When it comes to data analysis, Pandas is the most used Python library to manipulate and prepare the data for further analyses and Machine Learning.
The reality is that Pandas is a really flexible library and can be used even to convert file formats.
However, even if we use some Pandas features barely every day, we spend a lot of time Googling how to do something in Pandas.
I know, I caught you!
But let’s be honest: some features are difficult to remember, maybe because we can reach the same goal with different methods. So, there’s nothing to be ashamed of if we Google the same things every day.
However, saving time is always a good idea. For this reason, in this article, we’ll go through the 7 top features to manipulate Pandas columns. This way you won’t need to Google them anymore: you just need to save this article (maybe, by bookmarking it) and return to it whenever you need it.
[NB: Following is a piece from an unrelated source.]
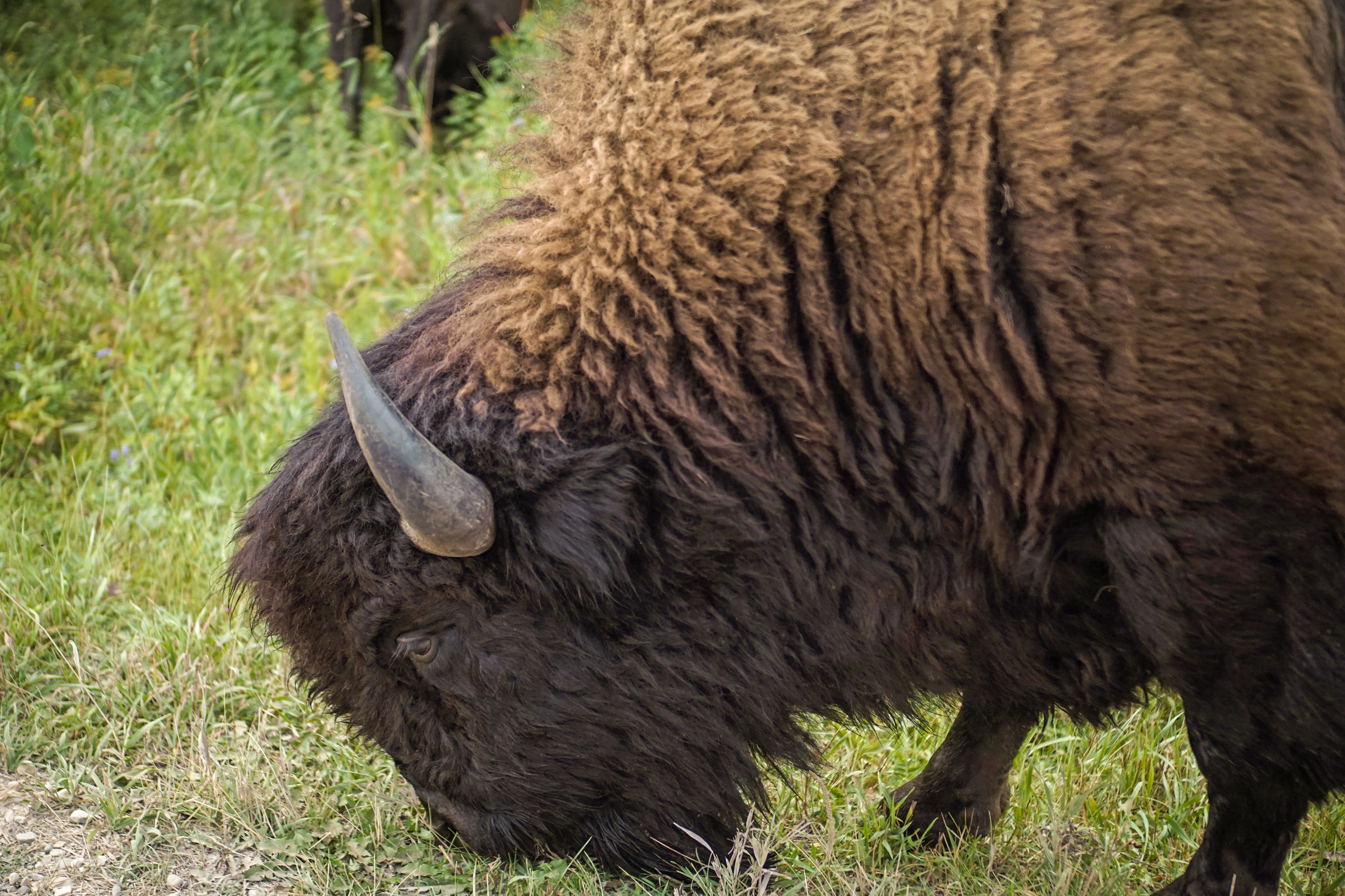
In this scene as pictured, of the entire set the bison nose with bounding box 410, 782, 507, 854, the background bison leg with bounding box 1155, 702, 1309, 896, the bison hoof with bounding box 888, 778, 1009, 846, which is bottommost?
the bison hoof with bounding box 888, 778, 1009, 846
This is what you’ll find here:
Table of contents:
How to create a new Pandas column
How to add a new column to a Pandas data frame
How to rename a column in Pandas
How to drop a Pandas column
How to find unique values in a Pandas column
How to transform a Pandas column into a list
How to sort a Pandas data frame for a column
How to create a new Pandas column
First of all, let’s remember that a Pandas column is also called a Pandas series. This means that a Pandas data frame is an ordered collection of Pandas series.
There are a few methods to create a new Pandas column. Let’s see them all.
Create a Pandas column as a Pandas series
The correct method to create a Pandas column that is thought to "live" on its own is through the Pandas series method like so:
# Create a Panad series
series = pd.Series([6, 12, 18, 24])
# Print Pandas series
print(series)
>>>
0 6
1 12
2 18
3 24
dtype: int64
I said "the correct method" because, as we’ve said, a Pandas column is a Pandas series. So, if we just need a single column we should use this method if we’d like to be "formally correct".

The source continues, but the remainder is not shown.